Ich war damals fünf oder sechs Jahre alt und stand, an der Hand meines Grossvaters, an dem Auslaufkanal des Kühlwasserteiches der Giesserei, in der mein Grossvater damals beschäftigt war. Um uns herum standen händereibend und füssestampfend einige Arbeitskollegen meines Grossvaters, denn es war in der Vorweihnachtszeit und dementsprechend kalt. Wir alle warteten gespannt auf das grosse Ereignis des Jahres, das Ablassen des Teiches und das damit verbundene Abfischen der Weihnachtskarpfen. Endlich war es soweit, die Schieber wurden geöffnet und das Wasser rauschte durch die Rinne, die weiter unten mit einem Rechen abgesperrt war. Ich zappelte ungeduldig an der Hand des Grossvaters, denn es dauerte eine ganze Weile, bis der erste Fisch zu sehen war. An dem Rechen stand ein Mann in Gummistiefeln, der fing den Fisch mit einem Netz und setzte ihn in eine grosse Zinkbadewanne. „Ist ja nur‘n Rotauge“, hörte ich die Männer sagen. Ich aber stand an der Zinkbadewanne und beobachtete fasziniert den hin- und herschiessenden Fisch.
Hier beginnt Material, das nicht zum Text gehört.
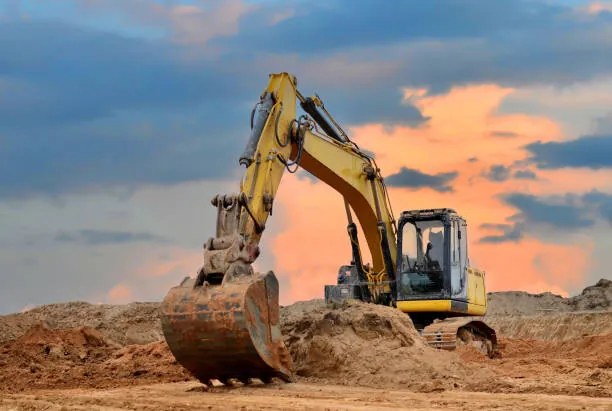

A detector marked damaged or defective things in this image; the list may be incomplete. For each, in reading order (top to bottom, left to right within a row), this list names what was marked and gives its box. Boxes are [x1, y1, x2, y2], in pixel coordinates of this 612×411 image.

rusty bucket [160, 272, 294, 384]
Ich glaube heute, dass damals in meinem Jungenherz der Grundstein gelegt wurde, der mich zu einem umweltbewussten Fischer heranreifen liess, abgesehen von ein paar jugendlichen Schwarzfischersünden, die man mir im Nachhinein verzeihen möge.
Es dauerte nun nicht mehr lange und das Rotauge bekam Gesellschaft von ein einigen Karpfen. Sogar Hechte wurden gekeschert, die wurden allerdings sofort getötet und in eine extra Wanne geworfen. War hingegen eine Wanne mit Karpfen voll, wurde diese umgehend von meinem Grossvater und einem anderen Mann zu einem nahegelegenen stillgelegten Springbrunnen auf dem Gelände der Giesserei getragen und dort ausgesetzt. Hier sollten sie noch einige Tage im klaren Wasser verbringen, bevor sie an die Werksangehörigen verteilt wurden. Nachdem das Abfischen beendet war, ging ich mit meinem Grossvater nach Hause. Ich bombardierte ihn mit Fragen über Fische und fischen und als wir zuhause angekommen waren, setzte ich mich zu ihm und er erzählte mir vom Angeln und von grossen Hechten und Karpfen. Am 24. Dezember gingen wir dann wieder zu dem alten Springbrunnen und holten uns unseren Weihnachtskarpfen ab.
Nachzutragen bleibt noch, das der natürliche Teich aus Kindertagen heute ein quadratischer, verschlammter und verkrauteter Tümpel ist, der vor ein paar Jahrzehnten beim Bau der Ortsdurchgangsstrasse zu dreiviertel zugeschüttet wurde. Karpfen gibt es dort schon lange nicht mehr, nur noch ein paar Weissfische und ein verbutteter Hechtbestand fristen heute dort ihres Daseins.